This example demonstrates how Dask can scale scikit-learn to a cluster of machines for a CPU-bound problem. We'll fit a large model, a grid-search over many hyper-parameters, on a small dataset.
This video talks demonstrates the same example on a larger cluster.
from IPython.display import HTML
HTML("""<iframe width="560" height="315" src="https://www.youtube.com/embed/5Zf6DQaf7jk" frameborder="0" allow="autoplay; encrypted-media" allowfullscreen> </iframe>""")
from dask.distributed import Client, progress
client = Client(processes=False, threads_per_worker=4, n_workers=1, memory_limit='2GB')
client
Scikit-learn uses joblib for single-machine parallelism. This lets you train most estimators (anything that accepts an n_jobs
parameter) using all the cores of your laptop or workstation.
Dask registers a joblib backend. This lets you train those estimators using all the cores of your cluster, by changing one line of code.

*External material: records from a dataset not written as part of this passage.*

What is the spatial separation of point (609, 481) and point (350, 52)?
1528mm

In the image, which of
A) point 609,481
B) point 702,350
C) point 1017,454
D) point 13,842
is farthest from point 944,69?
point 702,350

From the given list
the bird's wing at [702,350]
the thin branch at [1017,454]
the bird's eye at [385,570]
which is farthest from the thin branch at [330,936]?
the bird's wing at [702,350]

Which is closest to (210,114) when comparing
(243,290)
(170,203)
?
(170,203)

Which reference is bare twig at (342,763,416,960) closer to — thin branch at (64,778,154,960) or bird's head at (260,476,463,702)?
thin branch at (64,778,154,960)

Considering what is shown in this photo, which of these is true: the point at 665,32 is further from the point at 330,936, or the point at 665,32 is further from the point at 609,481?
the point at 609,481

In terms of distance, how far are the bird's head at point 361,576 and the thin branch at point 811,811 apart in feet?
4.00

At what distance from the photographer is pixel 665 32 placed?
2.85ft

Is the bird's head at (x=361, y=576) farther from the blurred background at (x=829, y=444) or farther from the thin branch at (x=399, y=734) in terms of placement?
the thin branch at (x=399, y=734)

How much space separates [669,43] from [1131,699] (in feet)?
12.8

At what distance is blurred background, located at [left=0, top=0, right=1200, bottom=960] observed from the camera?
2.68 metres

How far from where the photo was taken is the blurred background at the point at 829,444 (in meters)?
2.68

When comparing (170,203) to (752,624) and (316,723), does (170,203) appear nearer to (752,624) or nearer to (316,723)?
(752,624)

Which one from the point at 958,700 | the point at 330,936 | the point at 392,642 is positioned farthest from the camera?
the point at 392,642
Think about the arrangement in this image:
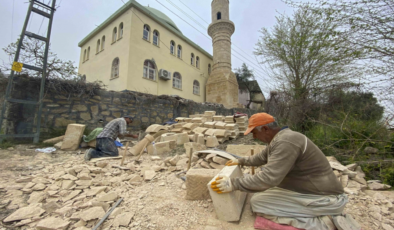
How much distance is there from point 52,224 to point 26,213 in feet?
1.55

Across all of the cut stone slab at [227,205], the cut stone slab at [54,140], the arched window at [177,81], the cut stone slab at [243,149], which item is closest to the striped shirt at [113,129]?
the cut stone slab at [54,140]

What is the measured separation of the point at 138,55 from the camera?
12070 millimetres

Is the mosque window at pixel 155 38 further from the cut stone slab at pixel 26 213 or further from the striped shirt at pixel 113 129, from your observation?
the cut stone slab at pixel 26 213

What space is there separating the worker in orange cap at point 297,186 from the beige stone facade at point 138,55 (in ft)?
36.5

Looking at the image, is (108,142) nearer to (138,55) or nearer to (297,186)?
(297,186)

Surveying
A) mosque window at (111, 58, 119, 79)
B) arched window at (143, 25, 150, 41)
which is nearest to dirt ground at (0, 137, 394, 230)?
mosque window at (111, 58, 119, 79)

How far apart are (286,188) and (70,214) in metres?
2.48

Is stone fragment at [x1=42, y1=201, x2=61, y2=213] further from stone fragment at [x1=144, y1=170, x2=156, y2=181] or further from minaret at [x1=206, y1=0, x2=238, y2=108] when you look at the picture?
minaret at [x1=206, y1=0, x2=238, y2=108]

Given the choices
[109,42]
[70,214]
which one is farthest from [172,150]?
[109,42]

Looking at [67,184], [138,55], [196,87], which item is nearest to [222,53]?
[196,87]

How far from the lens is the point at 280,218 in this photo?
176 cm

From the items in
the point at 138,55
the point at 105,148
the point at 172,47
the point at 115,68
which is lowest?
the point at 105,148

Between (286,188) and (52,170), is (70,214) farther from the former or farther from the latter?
(286,188)

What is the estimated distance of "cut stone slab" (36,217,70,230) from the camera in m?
1.75
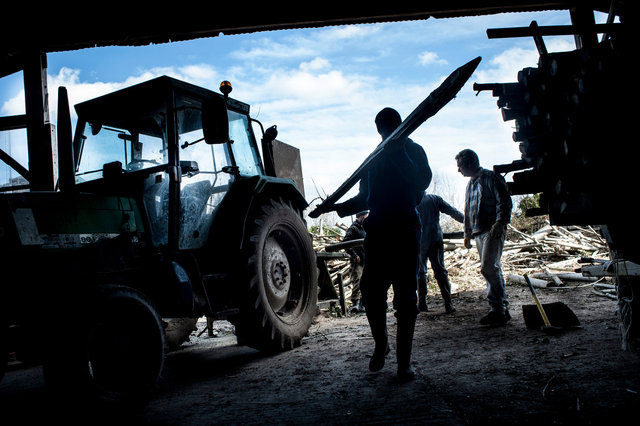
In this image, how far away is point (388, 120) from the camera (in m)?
3.33

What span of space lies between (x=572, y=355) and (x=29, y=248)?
3580 millimetres

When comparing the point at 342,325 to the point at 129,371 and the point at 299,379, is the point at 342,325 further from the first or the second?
the point at 129,371

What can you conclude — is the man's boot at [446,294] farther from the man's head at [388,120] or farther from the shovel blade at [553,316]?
the man's head at [388,120]

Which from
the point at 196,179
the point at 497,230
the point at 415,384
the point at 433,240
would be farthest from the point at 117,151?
the point at 433,240

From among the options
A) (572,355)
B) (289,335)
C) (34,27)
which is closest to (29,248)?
(289,335)

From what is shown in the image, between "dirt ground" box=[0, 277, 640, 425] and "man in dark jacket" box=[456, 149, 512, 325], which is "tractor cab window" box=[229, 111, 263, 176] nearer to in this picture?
"dirt ground" box=[0, 277, 640, 425]

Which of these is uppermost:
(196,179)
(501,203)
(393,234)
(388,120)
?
(388,120)

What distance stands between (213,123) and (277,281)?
5.66ft

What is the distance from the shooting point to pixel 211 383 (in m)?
3.33

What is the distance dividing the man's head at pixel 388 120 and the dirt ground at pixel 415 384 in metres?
1.72

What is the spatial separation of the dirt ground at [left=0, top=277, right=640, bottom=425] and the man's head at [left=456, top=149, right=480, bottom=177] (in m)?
1.68

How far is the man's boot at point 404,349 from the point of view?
2900mm

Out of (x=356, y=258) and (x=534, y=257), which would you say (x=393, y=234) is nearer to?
(x=356, y=258)

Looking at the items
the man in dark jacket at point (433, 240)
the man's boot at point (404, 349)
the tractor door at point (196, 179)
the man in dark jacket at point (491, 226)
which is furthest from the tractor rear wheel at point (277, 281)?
the man in dark jacket at point (433, 240)
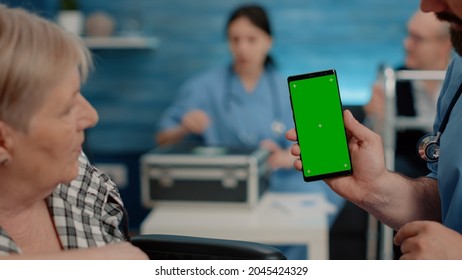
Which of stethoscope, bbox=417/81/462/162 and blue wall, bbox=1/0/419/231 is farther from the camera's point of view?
blue wall, bbox=1/0/419/231

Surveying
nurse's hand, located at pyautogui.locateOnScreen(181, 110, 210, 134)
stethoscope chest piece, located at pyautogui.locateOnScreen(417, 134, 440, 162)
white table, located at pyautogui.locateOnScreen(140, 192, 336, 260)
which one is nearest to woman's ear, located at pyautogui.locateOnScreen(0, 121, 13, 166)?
stethoscope chest piece, located at pyautogui.locateOnScreen(417, 134, 440, 162)

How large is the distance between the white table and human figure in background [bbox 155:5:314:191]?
1.91ft

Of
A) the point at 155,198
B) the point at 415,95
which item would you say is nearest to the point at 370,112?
the point at 415,95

This is most useful for training large models on medium-sized datasets. You may have a large model when searching over many hyper-parameters, or when using an ensemble method with many individual estimators. For too small datasets, training times will typically be small enough that cluster-wide parallelism isn't helpful. For too large datasets (larger than a single machine's memory), the scikit-learn estimators may not be able to cope (though Dask-ML provides other ways for working with larger than memory datasets).
import dask_ml.joblib # register the distriubted backend
from pprint import pprint
from time import time
import logging
from sklearn.datasets import fetch_20newsgroups
from sklearn.feature_extraction.text import CountVectorizer
from sklearn.feature_extraction.text import TfidfTransformer
from sklearn.linear_model import SGDClassifier
from sklearn.model_selection import GridSearchCV
from sklearn.pipeline import Pipeline
# Scale Up: set categories=None to use all the categories
categories = [
'alt.atheism',
'talk.religion.misc',
]
print("Loading 20 newsgroups dataset for categories:")
print(categories)
data = fetch_20newsgroups(subset='train', categories=categories)

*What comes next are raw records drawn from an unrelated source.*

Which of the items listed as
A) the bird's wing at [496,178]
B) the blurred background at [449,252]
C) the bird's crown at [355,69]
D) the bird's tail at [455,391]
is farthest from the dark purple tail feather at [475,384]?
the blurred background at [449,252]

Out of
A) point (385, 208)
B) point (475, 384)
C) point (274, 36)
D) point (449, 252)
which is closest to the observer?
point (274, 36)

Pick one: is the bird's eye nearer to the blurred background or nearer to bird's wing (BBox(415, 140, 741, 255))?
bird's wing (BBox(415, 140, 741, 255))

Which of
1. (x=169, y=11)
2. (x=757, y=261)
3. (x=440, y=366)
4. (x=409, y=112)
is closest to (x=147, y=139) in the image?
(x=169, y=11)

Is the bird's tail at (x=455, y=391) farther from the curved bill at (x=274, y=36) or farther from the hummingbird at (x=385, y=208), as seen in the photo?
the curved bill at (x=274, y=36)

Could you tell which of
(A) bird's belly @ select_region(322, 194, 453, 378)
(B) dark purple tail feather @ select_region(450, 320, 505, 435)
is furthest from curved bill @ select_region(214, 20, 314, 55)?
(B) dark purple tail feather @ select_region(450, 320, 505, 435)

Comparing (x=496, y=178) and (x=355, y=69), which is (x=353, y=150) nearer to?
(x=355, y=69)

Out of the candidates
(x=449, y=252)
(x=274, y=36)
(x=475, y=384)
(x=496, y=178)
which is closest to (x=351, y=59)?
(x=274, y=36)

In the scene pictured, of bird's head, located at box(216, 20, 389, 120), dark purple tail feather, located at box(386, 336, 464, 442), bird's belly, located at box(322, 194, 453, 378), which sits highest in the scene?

print("%d documents" % len(data.filenames))
print("%d categories" % len(data.target_names))
print()
We'll define a small pipeline that combines text feature extraction with a simple classifier.
pipeline = Pipeline([
('vect', CountVectorizer()),
('tfidf', TfidfTransformer()),
('clf', SGDClassifier(max_iter=1000)),
])
Grid search over some parameters.
parameters = {
'vect__max_df': (0.5, 0.75, 1.0),
#'vect__max_features': (None, 5000, 10000, 50000),
'vect__ngram_range': ((1, 1), (1, 2)), # unigrams or bigrams
#'tfidf__use_idf': (True, False),
#'tfidf__norm': ('l1', 'l2'),
# 'clf__alpha': (0.00001, 0.000001),
# 'clf__penalty': ('l2', 'elasticnet'),
#'clf__n_iter': (10, 50, 80),
}
grid_search = GridSearchCV(pipeline, parameters, n_jobs=-1, verbose=1, cv=3, refit=False, iid=False)
To fit this normally, we would write
grid_search.fit(data.data, data.target)
That would use the default joblib backend (multiple processes) for parallelism.
To use the Dask distributed backend, which will use a cluster of machines to train the model, perform the fit in a parallel_backend
context.
from sklearn.externals import joblib
with joblib.parallel_backend('dask', scatter=[data.data, data.target]):
grid_search.fit(data.data, data.target)
If you had your distributed dashboard open during that fit, you'll notice that each worker performs some of the fit tasks.